Aaron’s father has died and he’s in charge of the funeral. Unhappy because as an aspiring writer, he can’t come up with a proper eulogy. Even as the oldest, people are more into the successful younger brother Ryan, who is a writer as well. Meanwhile, Aaron’s cousin Elaine is coming with her boyfriend Oscar and brother Jeff. Another cousin, Norman, is bringing Elaine’s ex Derek and the annoying Uncle Russell.

When the family gets together, things go awry from the start. Oscar, nervous about Elaine’s dad, has taken some Valium that makes him go insane as Jeff reveals it is actually LSD. Derek is desperate to win Elaine back at all costs. Uncle Russell is annoying everyone in his midst and if that’s not bad enough, a mysterious man arrives at the funeral. The mystery man is the diminutive Frank, who reveals himself to be Aaron’s father’s former gay lover and he wants $30,000 or the secret will be reveals. This is set to be a funeral no one will ever forget.

A remake of the 2007 British dark comedy, this is how not to have a funeral. Then again, if you’ve seen the original film you know what to expect. While the original film has the iconic moments of the film, this one is a bit updated to adhere to a more American crowd. However, with original screenwriter Dean Craig returning to update this remake and the return of Peter Dinklage from the original, this is quite a fun remake to enjoy even with a bit of gross out humor mixed in.

Chris Rock leads the ensemble as oldest son Aaron, whose home the funeral is being held in. From the moment we see funeral director Kevin Hart bring the wrong coffin in the opening moments, then you know things are not always going to go as planned. Some of the funniest moments involve James Marsden’s Oscar going insane while tripping off LSD, Dinklage’s revelation and the reaction from both Rock and Martin Lawrence’s Ryan as well as Danny Glover as the hilarious and angst-ridden (and wheelchair-ridden) Uncle Russell.

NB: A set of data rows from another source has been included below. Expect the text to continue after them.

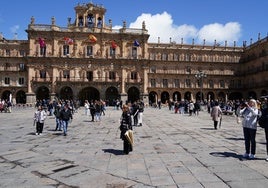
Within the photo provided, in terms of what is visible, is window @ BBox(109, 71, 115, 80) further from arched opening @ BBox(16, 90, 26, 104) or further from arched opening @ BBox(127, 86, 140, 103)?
arched opening @ BBox(16, 90, 26, 104)

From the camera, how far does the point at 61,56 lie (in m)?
56.8

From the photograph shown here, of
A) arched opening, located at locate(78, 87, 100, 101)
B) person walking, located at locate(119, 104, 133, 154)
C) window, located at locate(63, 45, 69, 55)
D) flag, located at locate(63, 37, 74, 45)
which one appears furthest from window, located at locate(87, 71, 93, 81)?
person walking, located at locate(119, 104, 133, 154)

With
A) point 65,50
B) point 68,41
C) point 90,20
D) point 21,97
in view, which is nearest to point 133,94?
point 65,50

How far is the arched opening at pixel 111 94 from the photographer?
194ft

While the guys, including Tracy Morgan as flighty Norman, constantly are involved in most of the comic gags, there are some fun moments from the ladies. Notably Loretta Devine as the grief-stricken matriarch, who consistently guilt trips Regina Hall’s Michelle to have a baby already so she can get rid of her loneliness. There’s also Zoe Saldana’s Elaine, who when confronting her dad and even Derek brings the spunk and energy that made her worthy of being Gamora in Marvel’s Guardians of the Galaxy franchise.

Death at a Funeral is a fun remake that has one gross-out moment that may make you scream. However, the ensemble cast stands out with all the iconic moments, including Peter Dinklage’s return from the original. 

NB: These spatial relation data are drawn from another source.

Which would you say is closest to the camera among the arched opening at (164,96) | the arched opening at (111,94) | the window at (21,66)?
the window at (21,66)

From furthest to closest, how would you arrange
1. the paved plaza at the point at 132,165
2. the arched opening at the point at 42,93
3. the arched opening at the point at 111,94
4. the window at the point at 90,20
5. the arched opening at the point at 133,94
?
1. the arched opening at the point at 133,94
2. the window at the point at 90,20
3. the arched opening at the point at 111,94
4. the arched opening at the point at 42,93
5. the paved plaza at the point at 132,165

Screen Gems and Sidney Kimmel Entertainment presents a Wonderful Films production. Director: Neil Labute. Producers: Sidney Kimmel, Lawrence Malkin, Chris Rock, Share Stallings, and William Horberg. Writer: Dean Craig; based on his original 2007 screenplay. Cinematography: Rogier Stoffers. Editing: Tracey Wadmore-Smith.

Cast: Chris Rock, Martin Lawrence, Peter Dinklage, Loretta Devine, Regina Hall, James Marsden, Zoe Saldana, Columbus Short, Luke Wilson, Tracy Morgan, Danny Glover, Kevin Hart.